Задание 1:
Ответьте на вопросы по отрывку о Толстом и музыке:
(a) Какую способность музыки, помимо непосредственного эмоционального воздействия, очень ценил Толстой?
(b) Какая музыка, согласно отрывку, была Толстому приятнее всего?
(c) Чьи ноктюрны названы среди этой музыки?
Задание 2:
Объясните в одном–трех предложениях, почему, согласно отрывку о Толстом и музыке, неопытные в музыке люди нередко принимают воспоминания за само «содержание» музыки.
Задание 3:
Продолжите отрывок о Толстом и музыке с того места, где он заканчивается.

Исходный отрывок:
Интереса к этой музыкальной неизвестности и какой бы то ни было «тоски по неизвестным берегам» у него не было в помине. Более того, как все дилетанты.
Толстой очень ценил в музыке, помимо ее непосредственного эмоционального воздействия, еще ее замечательную способность напоминания: музыка, как известно, обладает свойством будить воспоминания тех мигов, при которых она была впервые услышана. Эти воспоминания бывают настолько живы и ярки, что неопытными в музыке людьми нередко принимаются за самое «содержание» музыки. Я много раз замечал, что Толстому приятнее всего та музыка, которую он слышал в своей юности, которая напоминала ему годы юности. Это были некоторые бетховенские сонаты из более популярных, ноктюрны Фильда, цыганские романсы, кое-что из русского романсного репертуара – то, что составляло салонный репертуар сороковых-пятидесятых годов.

Материал:
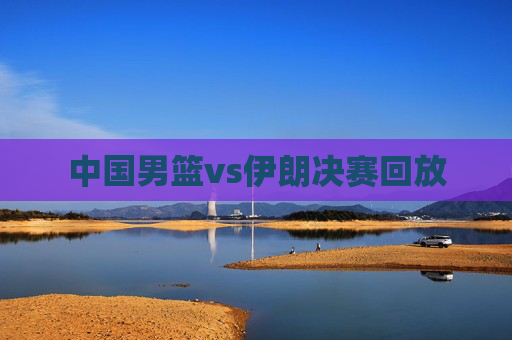 中国男篮vs伊朗决赛回放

Поле ответа 1:
(a) Способность напоминания: музыка будит воспоминания о тех мигах, когда она была впервые услышана.
(b) Музыка, которую он слышал в юности и которая напоминала ему годы юности.
(c) Ноктюрны Фильда.

Поле ответа 2:
Музыка будит воспоминания о мгновениях, когда она была впервые услышана. Эти воспоминания бывают настолько живыми и яркими, что неопытные люди принимают их за содержание самой музыки.

Поле ответа 3:
Я помню, как раз Танеев проигрывал Толстому при мне новые фортепианные пьески Аренского, которого он очень любил. Проиграв одну вещицу, он спросил мнения Л. Н., на что получил следующий весьма характерный ответ: «Нет, мне это ничего не напоминает» [078].
Тем более ничего не напоминала ему современная музыка, и к ней у Толстого было заранее предвзятое отрицательное отношение. Музыка симфоническая, оперная производила на него еще более тяжелое впечатление оттого, что к восприятию всегда примешивалось сознание ненужности всего этого, всей этой массы людей, занятых этим «как бы делом», а на самом деле, по его убеждению, бездельем, пустяками. В опере его раздражала неестественность и условность. Великий реалист, он не переносил вида неправды сценической, его выводила из себя ходульность, драматическая несообразность, в опере, к сожалению, действительно нередкая; его раздражали гримасы певцов и их нелепая жестикуляция. За деревьями он не видел леса музыкальной красоты, она отступала на какой-то чрезвычайно далекий план.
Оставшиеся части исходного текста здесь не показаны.